Abstract:
This research was conducted in Khanikan forests located in lowland of Mazandaran province (North of Iran). Eighteen profiles were dug and several chemical, physical and biological soil properties were investigated. The soil properties evaluated were soil pH, bulk density, saturation moisture content, electrical conductivity, organic carbon, total nitrogen, cation exchangeable capacity, available phosphorous, soil texture, calcium carbonate content, number and biomass of earthworms, litter carbon and litter nitrogen. Principal Component Analysis (PCA) was used to identify the variation of soil properties. PCA, a technique which reduces the dimensionality of multivariate data by removing Interco relations among variables, has a number of useful applications in forest researches. The results showed significant relationships between some soil factors with PC1 and PC2 axes, also, among different soil factors, the distribution of forest types was most strongly controlled with some soil characteristics such as acidity, bulk density, texture, phosphorous, organic carbon, total nitrogen and cation exchangeable capacity.
INTRODUCTION
The accepting or rejecting the null hypothesis, judgments must be made about the extent of differences between dependent variables or whether the strength of any relationship between the X and Y is sufficient to merit the rejection of the null hypothesis. These decisions are more easily made when quantitative data is available. Statistical analysis allows such judgments to be made in a quantifiable way (Wilson et al., 2001).

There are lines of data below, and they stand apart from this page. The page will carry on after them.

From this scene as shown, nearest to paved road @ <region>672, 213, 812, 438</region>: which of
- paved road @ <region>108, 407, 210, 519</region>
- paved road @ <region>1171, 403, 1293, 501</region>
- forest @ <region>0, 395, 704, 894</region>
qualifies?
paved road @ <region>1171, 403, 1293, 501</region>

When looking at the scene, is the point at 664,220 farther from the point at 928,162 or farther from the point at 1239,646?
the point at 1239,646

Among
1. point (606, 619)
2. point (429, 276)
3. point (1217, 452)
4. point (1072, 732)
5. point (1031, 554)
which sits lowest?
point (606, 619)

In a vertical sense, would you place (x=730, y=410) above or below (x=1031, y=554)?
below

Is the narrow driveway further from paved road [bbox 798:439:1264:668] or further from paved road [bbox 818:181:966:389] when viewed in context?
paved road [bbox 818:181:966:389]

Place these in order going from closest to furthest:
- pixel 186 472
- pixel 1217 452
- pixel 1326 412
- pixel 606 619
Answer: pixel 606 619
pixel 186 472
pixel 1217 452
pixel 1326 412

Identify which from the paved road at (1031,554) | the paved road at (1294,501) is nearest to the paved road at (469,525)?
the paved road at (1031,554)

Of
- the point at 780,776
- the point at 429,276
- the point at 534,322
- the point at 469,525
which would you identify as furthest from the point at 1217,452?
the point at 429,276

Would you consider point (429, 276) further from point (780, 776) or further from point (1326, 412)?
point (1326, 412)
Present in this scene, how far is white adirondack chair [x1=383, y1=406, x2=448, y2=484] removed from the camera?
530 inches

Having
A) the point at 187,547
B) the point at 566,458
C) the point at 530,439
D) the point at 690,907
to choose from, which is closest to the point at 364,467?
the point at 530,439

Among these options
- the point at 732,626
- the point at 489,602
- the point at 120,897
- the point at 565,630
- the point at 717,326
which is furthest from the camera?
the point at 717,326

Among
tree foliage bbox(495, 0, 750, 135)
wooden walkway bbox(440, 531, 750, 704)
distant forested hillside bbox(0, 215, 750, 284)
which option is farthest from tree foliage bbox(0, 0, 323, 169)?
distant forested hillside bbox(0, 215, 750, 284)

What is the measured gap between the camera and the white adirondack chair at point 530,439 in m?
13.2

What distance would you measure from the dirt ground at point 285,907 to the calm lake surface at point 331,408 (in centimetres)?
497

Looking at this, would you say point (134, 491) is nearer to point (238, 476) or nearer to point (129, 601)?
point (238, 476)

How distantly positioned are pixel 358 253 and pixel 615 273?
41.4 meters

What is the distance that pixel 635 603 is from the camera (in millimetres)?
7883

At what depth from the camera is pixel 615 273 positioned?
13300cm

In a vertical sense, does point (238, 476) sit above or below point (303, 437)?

Statistics provides a set of objective procedures to efficiently summarize the data and compare the values. Where the results of analysis suggest that the null hypothesis should be rejected, the use of statistics allows the reliability of this decision to assess. This is the great value of statistics. In an ideal world, predictions would be tested and a hypothesis accepted or rejected with complete certainly (Austin and Noy-Meir, 1971). Unfortunately, in biology, ecology and environmental sciences it is rarely possible to formulate the null hypothesis so it can be accepted or rejected in a simple yes or no manner. A decision has to be made on the balance of probability that a decision is correct, allowing choices to be made in an informed manner (Mesdaghi, 2001).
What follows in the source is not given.